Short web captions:
════════════════════
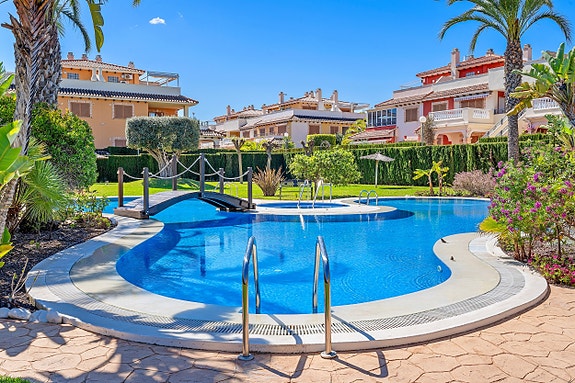 SOLGT! Nydelig toppleilighet med 2 soverom, 2 bad og privat takterrasse   Zeniamar 9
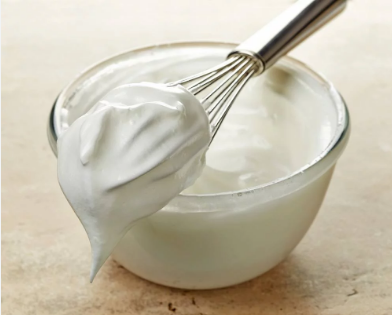 بودرة كريمة الخفق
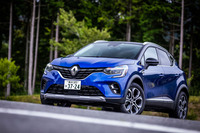 ルノー自慢のストロングハイブリッドシステムを搭載する「キャプチャーE-TECHハイブリッド」。2022年5月導入の「アルカナ」、同年6月の「ルーテシア」に続くE-TECHハイブリッド第3弾モデルとして2022年8月に導入が開始された。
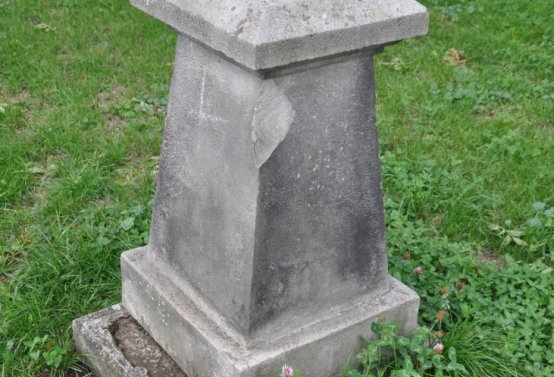 Úhošťany u kostela, Omnium, 2020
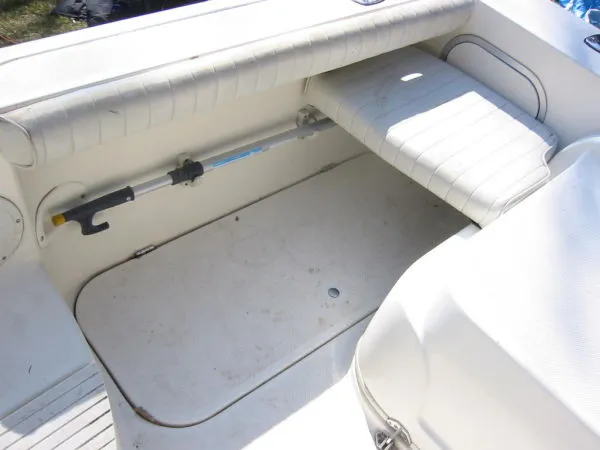 Slide: The Image of Bayliner Trophy 2052 2004 - 11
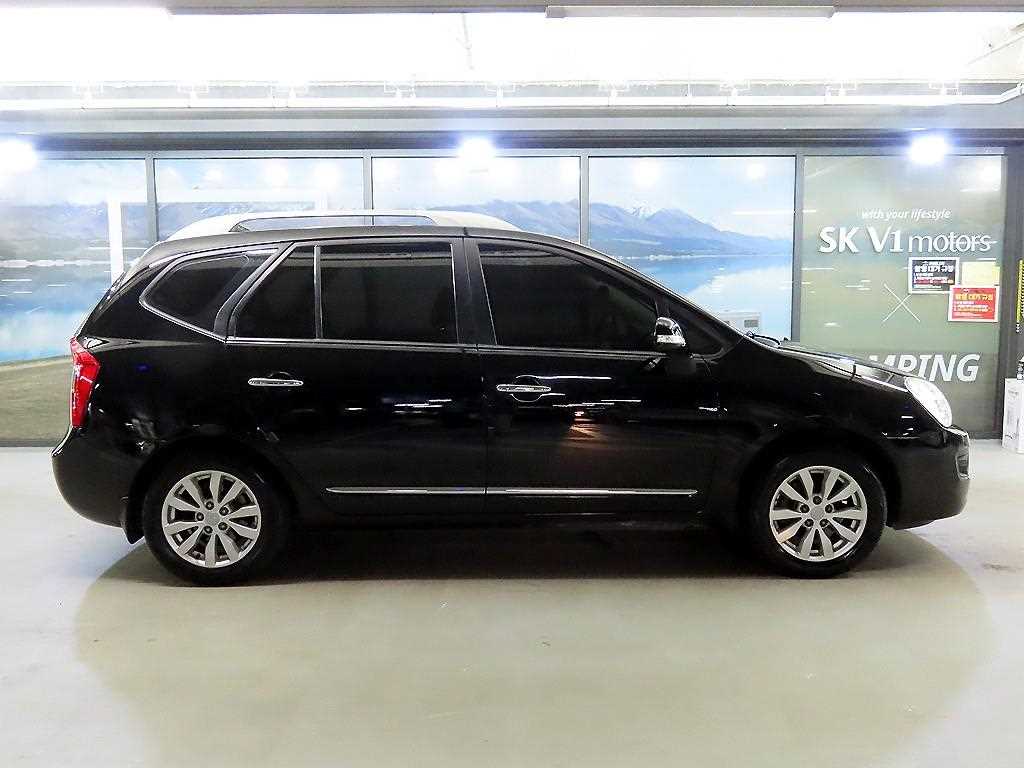 KIA Carens - Vista 3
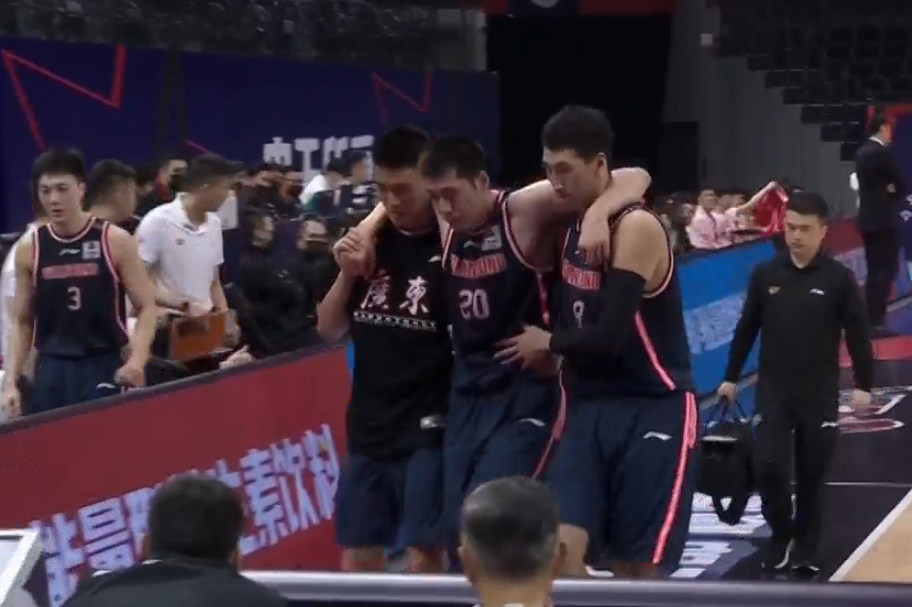 广东男篮|屋漏偏逢连夜雨！广东男篮又遇难题，杜锋眼神透露着无奈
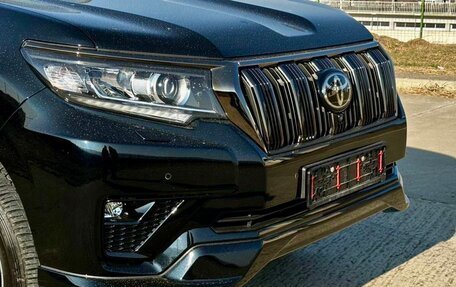 Toyota Land Cruiser Prado 150 рестайлинг 2, 2023 год, 8 500 000 рублей, 8 фотография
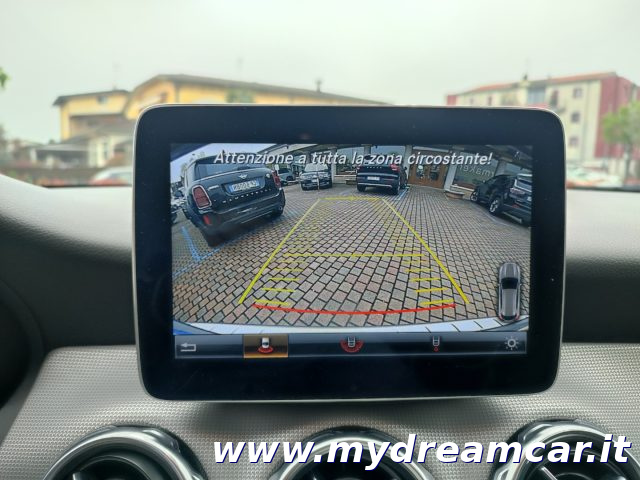 MERCEDES-BENZ GLA 220 usata, con Airbag testa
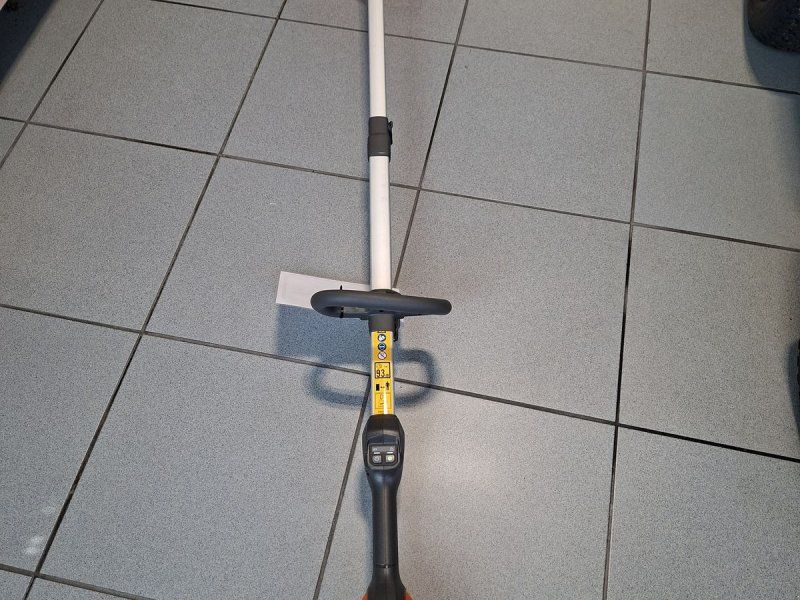 Husqvarna Akku- 215 iL Set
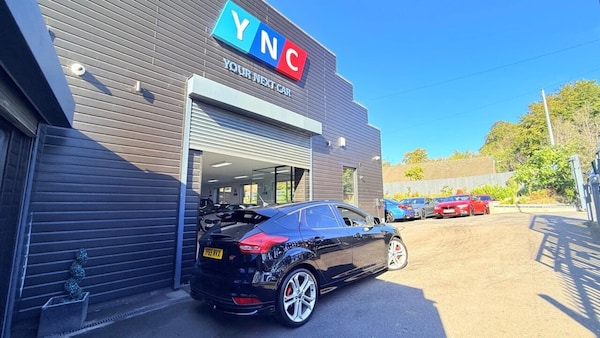 Used Ford Focus 2015 for sale - 76068715: Photo 3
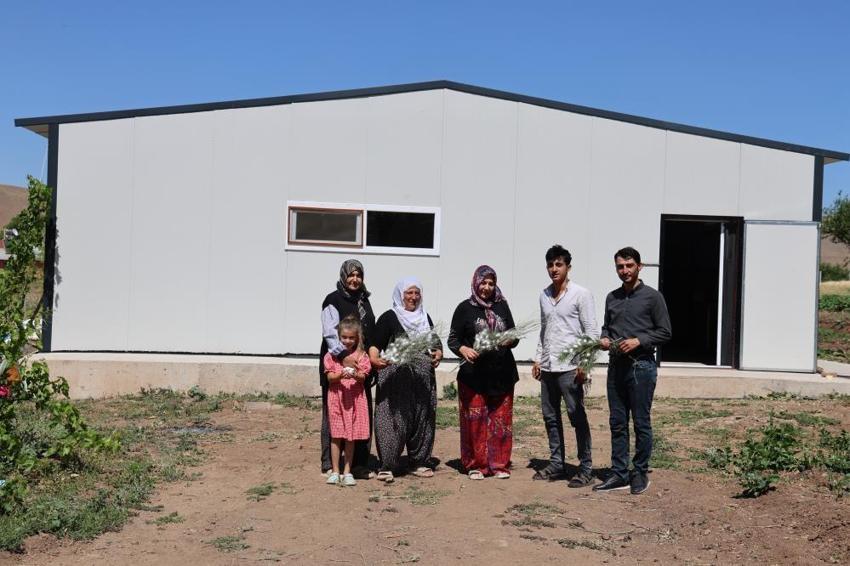 Yılda bir kez ürettiği ürün zengin yaptı! Elazığ'da köyüne tesis kurdu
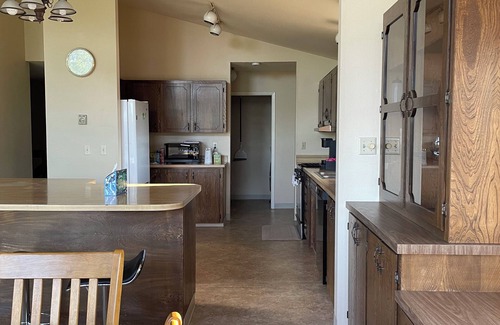 Fairview House | 3-bedroom house in superb Anchorage w WiFi two smart tvs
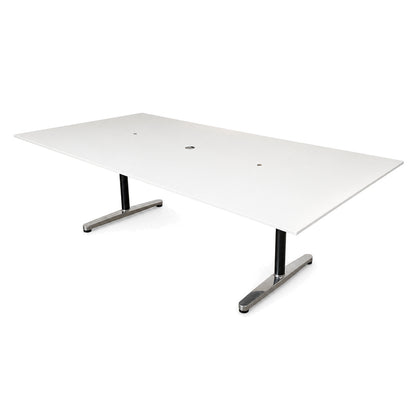 Weißer Bene Konferenztisch 240x120cm mit schwarzem T-Fuß-Gestell und drei integrierten Kabeldurchlässen.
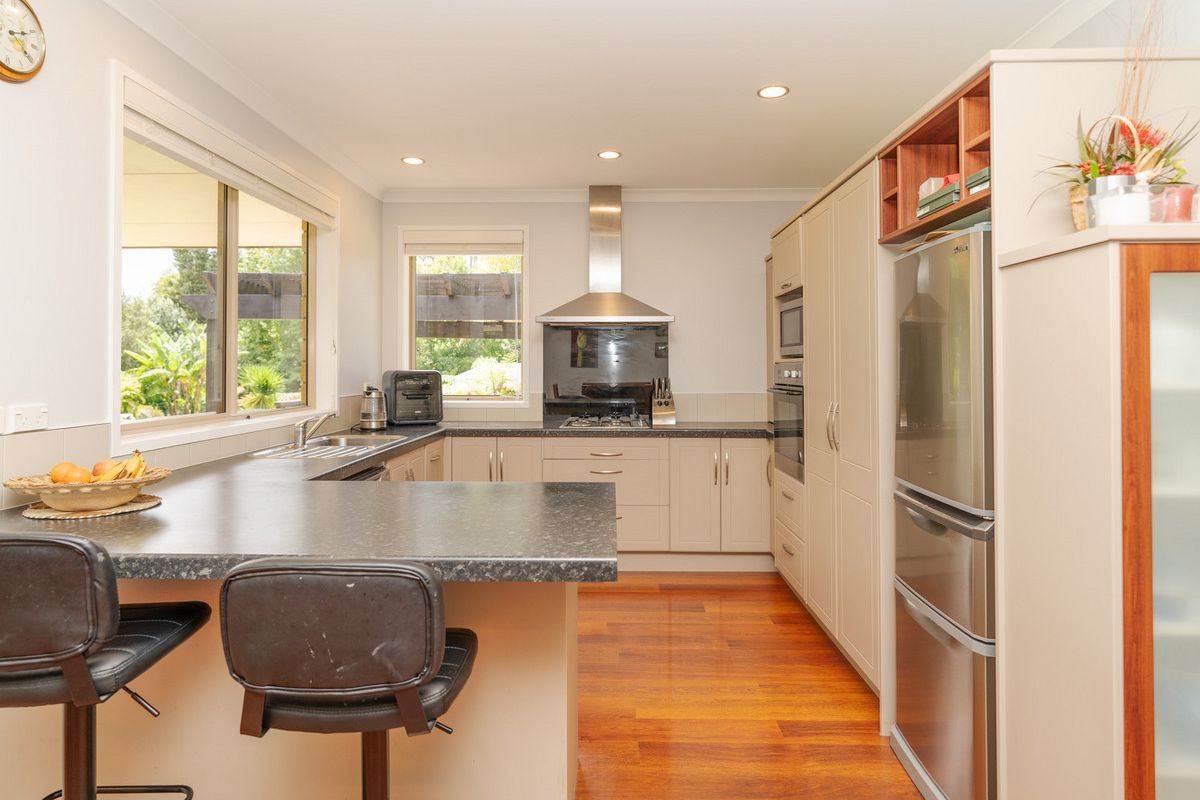 LOW MAINTENANCE, BEAUTIFUL GARDENS, WALK TO TOWN - Altro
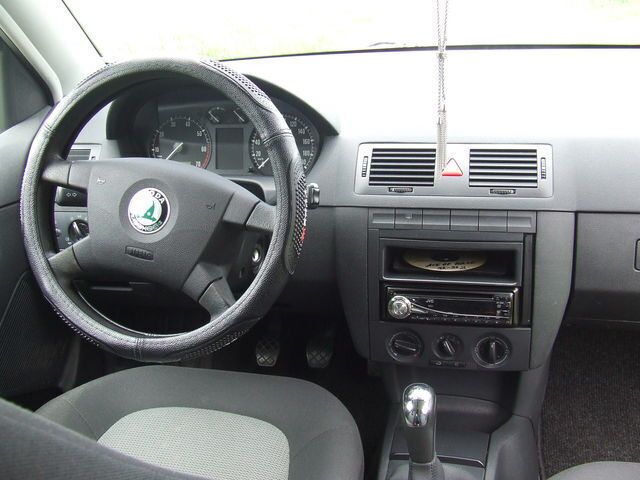 Gebraucht Skoda Fabia 73 PS (53 kW) 2004 Grau metallic Kleinwagen
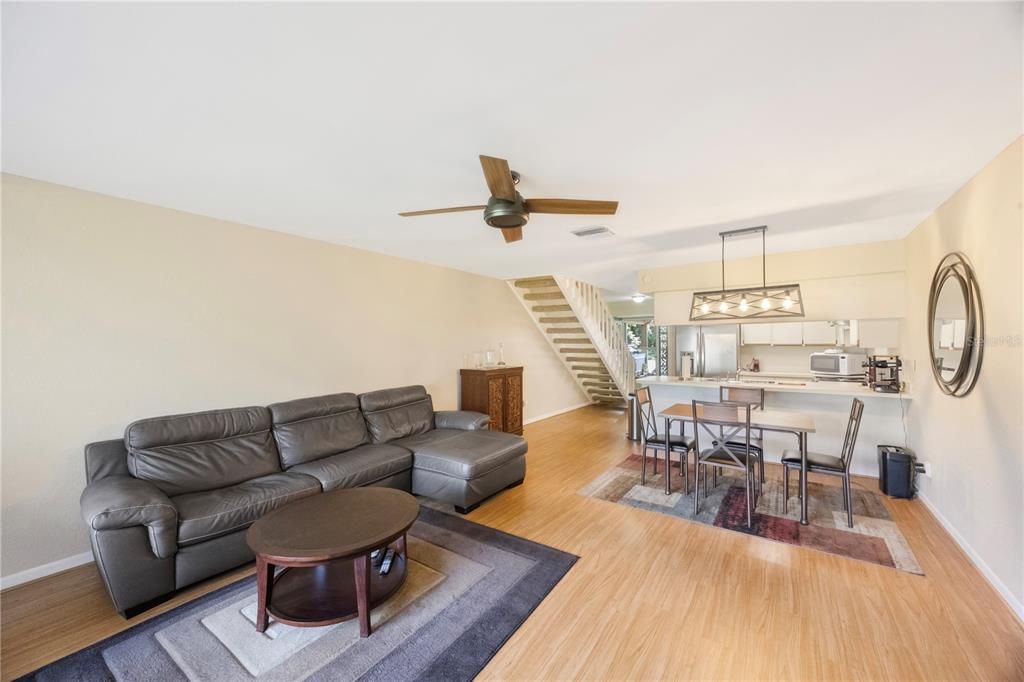 Active With Contract: $199,900 (2 beds, 2 baths, 1150 Square Feet)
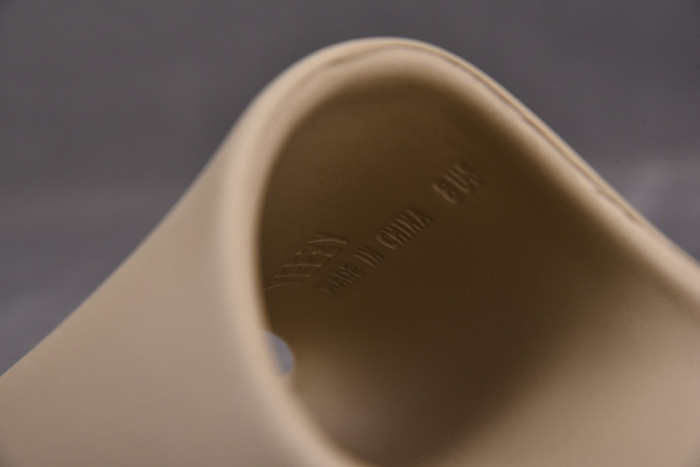 adidas Yeezy Slide Pure (Restock Pair) GW1934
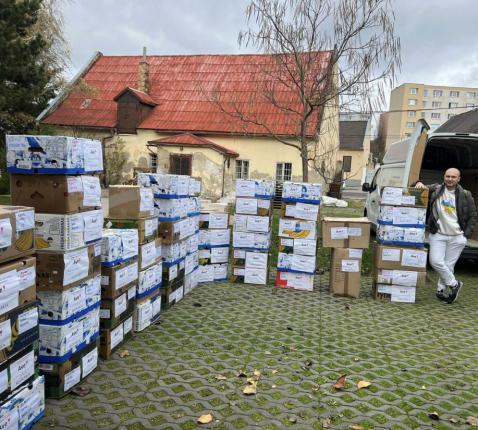 Caritas Slovakije is al volop bezig met het verzamelen van kerspakketten voor Oekraïense kinderen © Caritas Slovakije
════════════════════
Can you give all the records again with "Square Feet" changed to "sq ft", keeping everything else the same and leaving out the pictures?

 SOLGT! Nydelig toppleilighet med 2 soverom, 2 bad og privat takterrasse   Zeniamar 9
 بودرة كريمة الخفق
 ルノー自慢のストロングハイブリッドシステムを搭載する「キャプチャーE-TECHハイブリッド」。2022年5月導入の「アルカナ」、同年6月の「ルーテシア」に続くE-TECHハイブリッド第3弾モデルとして2022年8月に導入が開始された。
 Úhošťany u kostela, Omnium, 2020
 Slide: The Image of Bayliner Trophy 2052 2004 - 11
 KIA Carens - Vista 3
 广东男篮|屋漏偏逢连夜雨！广东男篮又遇难题，杜锋眼神透露着无奈
 Toyota Land Cruiser Prado 150 рестайлинг 2, 2023 год, 8 500 000 рублей, 8 фотография
 MERCEDES-BENZ GLA 220 usata, con Airbag testa
 Husqvarna Akku- 215 iL Set
 Used Ford Focus 2015 for sale - 76068715: Photo 3
 Yılda bir kez ürettiği ürün zengin yaptı! Elazığ'da köyüne tesis kurdu
 Fairview House | 3-bedroom house in superb Anchorage w WiFi two smart tvs
 Weißer Bene Konferenztisch 240x120cm mit schwarzem T-Fuß-Gestell und drei integrierten Kabeldurchlässen.
 LOW MAINTENANCE, BEAUTIFUL GARDENS, WALK TO TOWN - Altro
 Gebraucht Skoda Fabia 73 PS (53 kW) 2004 Grau metallic Kleinwagen
 Active With Contract: $199,900 (2 beds, 2 baths, 1150 sq ft)
 adidas Yeezy Slide Pure (Restock Pair) GW1934
 Caritas Slovakije is al volop bezig met het verzamelen van kerspakketten voor Oekraïense kinderen © Caritas Slovakije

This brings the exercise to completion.